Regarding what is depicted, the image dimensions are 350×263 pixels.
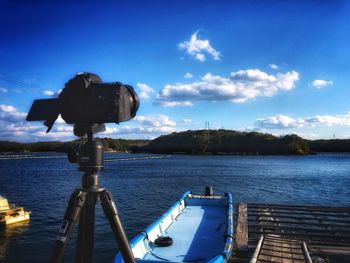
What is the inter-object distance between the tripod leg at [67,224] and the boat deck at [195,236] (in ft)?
24.8

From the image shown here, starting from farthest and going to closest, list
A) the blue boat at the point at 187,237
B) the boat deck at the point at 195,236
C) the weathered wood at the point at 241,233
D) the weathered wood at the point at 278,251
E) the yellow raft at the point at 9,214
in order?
the yellow raft at the point at 9,214
the weathered wood at the point at 241,233
the boat deck at the point at 195,236
the blue boat at the point at 187,237
the weathered wood at the point at 278,251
• • • • • • •
Problem
Copy every line of the records above word for word, omitting the pictures.

Output
Regarding what is depicted, the image dimensions are 350×263 pixels.
What is the inter-object distance between the tripod leg at [67,224] and the boat deck at [195,236] (in ft)?
24.8

From the image shown here, starting from farthest and going to closest, list
A) the blue boat at the point at 187,237
B) the boat deck at the point at 195,236
C) the weathered wood at the point at 241,233
D) the weathered wood at the point at 278,251
E) the yellow raft at the point at 9,214
in order?
the yellow raft at the point at 9,214
the weathered wood at the point at 241,233
the boat deck at the point at 195,236
the blue boat at the point at 187,237
the weathered wood at the point at 278,251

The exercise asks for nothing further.